---- Exercise inputs

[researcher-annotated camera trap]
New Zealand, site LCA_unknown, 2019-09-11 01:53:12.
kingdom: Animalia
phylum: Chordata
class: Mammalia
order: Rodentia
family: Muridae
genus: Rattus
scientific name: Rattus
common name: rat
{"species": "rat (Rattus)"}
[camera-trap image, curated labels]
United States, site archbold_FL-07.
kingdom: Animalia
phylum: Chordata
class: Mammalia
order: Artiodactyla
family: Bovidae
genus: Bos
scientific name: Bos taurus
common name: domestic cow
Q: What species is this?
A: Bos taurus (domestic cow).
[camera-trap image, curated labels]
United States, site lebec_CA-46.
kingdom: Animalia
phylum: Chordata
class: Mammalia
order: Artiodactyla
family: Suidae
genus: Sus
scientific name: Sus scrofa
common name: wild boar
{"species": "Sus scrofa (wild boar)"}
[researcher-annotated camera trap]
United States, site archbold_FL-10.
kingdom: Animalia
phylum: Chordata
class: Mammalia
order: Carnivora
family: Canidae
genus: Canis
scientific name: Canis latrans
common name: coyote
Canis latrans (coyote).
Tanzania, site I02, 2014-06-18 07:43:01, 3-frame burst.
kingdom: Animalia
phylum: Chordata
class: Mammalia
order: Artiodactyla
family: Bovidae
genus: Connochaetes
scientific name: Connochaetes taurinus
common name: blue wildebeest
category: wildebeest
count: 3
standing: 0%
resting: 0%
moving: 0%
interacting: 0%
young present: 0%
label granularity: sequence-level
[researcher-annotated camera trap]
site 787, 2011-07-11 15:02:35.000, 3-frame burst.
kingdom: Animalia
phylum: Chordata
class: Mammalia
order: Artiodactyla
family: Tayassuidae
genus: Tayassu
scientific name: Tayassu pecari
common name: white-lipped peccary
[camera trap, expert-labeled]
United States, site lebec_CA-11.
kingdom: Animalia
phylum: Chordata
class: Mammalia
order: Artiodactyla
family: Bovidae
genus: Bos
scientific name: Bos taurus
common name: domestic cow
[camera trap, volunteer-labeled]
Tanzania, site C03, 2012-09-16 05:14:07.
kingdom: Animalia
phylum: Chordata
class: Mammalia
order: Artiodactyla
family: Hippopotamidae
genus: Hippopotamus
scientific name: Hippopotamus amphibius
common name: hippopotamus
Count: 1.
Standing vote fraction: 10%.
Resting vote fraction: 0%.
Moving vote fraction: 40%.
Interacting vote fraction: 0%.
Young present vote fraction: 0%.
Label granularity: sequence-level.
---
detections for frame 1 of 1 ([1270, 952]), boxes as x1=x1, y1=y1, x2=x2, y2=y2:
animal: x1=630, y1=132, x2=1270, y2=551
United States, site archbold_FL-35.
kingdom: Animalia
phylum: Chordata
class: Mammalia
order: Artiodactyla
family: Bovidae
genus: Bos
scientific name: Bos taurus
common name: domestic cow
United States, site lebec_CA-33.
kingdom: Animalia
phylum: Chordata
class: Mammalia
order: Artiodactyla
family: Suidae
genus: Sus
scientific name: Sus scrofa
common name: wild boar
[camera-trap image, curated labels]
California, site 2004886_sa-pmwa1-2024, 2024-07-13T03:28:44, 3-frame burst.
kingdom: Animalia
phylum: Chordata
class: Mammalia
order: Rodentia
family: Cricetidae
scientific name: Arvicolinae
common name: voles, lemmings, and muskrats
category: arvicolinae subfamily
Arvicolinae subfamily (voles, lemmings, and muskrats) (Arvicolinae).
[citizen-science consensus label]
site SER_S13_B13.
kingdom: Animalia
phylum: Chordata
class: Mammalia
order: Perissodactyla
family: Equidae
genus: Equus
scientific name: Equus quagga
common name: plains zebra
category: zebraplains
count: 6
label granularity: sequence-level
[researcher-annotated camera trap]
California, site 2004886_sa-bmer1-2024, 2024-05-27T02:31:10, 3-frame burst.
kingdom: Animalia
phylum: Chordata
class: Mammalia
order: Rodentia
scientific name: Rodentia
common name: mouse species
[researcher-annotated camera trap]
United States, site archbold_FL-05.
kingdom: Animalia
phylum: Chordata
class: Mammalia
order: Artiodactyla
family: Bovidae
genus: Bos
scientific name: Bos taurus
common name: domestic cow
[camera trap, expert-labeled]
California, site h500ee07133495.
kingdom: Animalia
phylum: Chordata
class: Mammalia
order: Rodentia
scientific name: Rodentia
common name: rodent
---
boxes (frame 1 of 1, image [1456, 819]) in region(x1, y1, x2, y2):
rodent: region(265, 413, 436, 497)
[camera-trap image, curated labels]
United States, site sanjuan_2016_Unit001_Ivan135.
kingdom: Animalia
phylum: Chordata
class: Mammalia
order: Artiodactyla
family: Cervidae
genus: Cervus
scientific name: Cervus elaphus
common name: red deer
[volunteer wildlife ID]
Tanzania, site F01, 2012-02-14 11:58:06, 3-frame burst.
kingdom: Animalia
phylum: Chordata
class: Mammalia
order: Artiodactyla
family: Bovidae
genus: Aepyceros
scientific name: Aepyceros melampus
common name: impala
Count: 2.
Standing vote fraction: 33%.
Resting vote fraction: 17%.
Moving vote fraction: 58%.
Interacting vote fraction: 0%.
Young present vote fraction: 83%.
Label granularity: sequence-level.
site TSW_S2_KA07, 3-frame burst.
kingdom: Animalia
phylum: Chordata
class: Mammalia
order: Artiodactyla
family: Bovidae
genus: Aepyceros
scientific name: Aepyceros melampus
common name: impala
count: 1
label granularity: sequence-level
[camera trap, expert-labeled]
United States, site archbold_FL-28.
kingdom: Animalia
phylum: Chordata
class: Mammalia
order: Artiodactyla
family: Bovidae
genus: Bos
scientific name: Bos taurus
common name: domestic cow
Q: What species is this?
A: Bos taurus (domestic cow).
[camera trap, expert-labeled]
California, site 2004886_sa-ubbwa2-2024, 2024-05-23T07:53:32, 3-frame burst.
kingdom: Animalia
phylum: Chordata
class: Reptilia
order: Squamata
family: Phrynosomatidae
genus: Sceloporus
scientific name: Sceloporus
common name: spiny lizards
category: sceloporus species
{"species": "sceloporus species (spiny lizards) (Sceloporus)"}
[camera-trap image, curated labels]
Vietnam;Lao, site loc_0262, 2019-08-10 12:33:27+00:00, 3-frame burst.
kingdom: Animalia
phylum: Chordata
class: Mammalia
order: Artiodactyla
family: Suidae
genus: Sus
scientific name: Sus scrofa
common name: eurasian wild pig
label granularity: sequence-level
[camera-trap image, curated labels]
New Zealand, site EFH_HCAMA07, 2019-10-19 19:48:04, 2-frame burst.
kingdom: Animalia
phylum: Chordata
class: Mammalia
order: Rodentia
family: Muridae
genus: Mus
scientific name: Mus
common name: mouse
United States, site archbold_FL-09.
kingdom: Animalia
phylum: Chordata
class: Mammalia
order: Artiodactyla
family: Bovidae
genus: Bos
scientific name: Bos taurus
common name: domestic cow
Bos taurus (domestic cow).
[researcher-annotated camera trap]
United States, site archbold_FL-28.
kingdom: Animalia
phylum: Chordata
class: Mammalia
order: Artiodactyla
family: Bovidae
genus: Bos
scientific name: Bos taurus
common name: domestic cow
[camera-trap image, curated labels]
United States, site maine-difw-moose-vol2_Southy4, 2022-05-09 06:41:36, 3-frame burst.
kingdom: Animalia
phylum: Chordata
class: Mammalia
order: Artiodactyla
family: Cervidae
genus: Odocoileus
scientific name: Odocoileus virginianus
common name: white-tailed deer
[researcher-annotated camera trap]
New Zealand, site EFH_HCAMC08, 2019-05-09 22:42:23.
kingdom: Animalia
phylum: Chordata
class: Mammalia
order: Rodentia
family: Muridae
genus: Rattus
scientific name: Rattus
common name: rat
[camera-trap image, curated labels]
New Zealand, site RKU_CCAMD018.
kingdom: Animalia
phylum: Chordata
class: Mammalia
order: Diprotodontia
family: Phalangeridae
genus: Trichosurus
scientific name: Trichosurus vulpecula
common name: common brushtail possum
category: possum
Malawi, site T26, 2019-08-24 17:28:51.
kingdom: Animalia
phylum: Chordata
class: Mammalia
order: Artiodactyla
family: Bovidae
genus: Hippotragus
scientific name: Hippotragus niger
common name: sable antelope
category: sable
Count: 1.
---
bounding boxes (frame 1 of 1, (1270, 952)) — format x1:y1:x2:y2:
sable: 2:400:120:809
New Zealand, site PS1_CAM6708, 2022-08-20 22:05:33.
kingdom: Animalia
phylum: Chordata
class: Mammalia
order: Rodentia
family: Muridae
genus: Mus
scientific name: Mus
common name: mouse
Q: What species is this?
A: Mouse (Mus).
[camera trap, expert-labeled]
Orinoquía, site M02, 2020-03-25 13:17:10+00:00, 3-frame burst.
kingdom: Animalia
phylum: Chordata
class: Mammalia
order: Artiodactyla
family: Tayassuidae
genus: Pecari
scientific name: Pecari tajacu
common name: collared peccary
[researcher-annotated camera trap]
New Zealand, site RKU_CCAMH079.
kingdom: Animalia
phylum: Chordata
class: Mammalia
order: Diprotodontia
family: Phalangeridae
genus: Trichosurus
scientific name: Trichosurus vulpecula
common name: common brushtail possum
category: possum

--------

» What you need to do: The reply should consist solely of the lines of the data, exact, from the opening line through the line with "genus: Connochaetes", inclusive.

» Answer box:
[researcher-annotated camera trap]
New Zealand, site LCA_unknown, 2019-09-11 01:53:12.
kingdom: Animalia
phylum: Chordata
class: Mammalia
order: Rodentia
family: Muridae
genus: Rattus
scientific name: Rattus
common name: rat
{"species": "rat (Rattus)"}
[camera-trap image, curated labels]
United States, site archbold_FL-07.
kingdom: Animalia
phylum: Chordata
class: Mammalia
order: Artiodactyla
family: Bovidae
genus: Bos
scientific name: Bos taurus
common name: domestic cow
Q: What species is this?
A: Bos taurus (domestic cow).
[camera-trap image, curated labels]
United States, site lebec_CA-46.
kingdom: Animalia
phylum: Chordata
class: Mammalia
order: Artiodactyla
family: Suidae
genus: Sus
scientific name: Sus scrofa
common name: wild boar
{"species": "Sus scrofa (wild boar)"}
[researcher-annotated camera trap]
United States, site archbold_FL-10.
kingdom: Animalia
phylum: Chordata
class: Mammalia
order: Carnivora
family: Canidae
genus: Canis
scientific name: Canis latrans
common name: coyote
Canis latrans (coyote).
Tanzania, site I02, 2014-06-18 07:43:01, 3-frame burst.
kingdom: Animalia
phylum: Chordata
class: Mammalia
order: Artiodactyla
family: Bovidae
genus: Connochaetes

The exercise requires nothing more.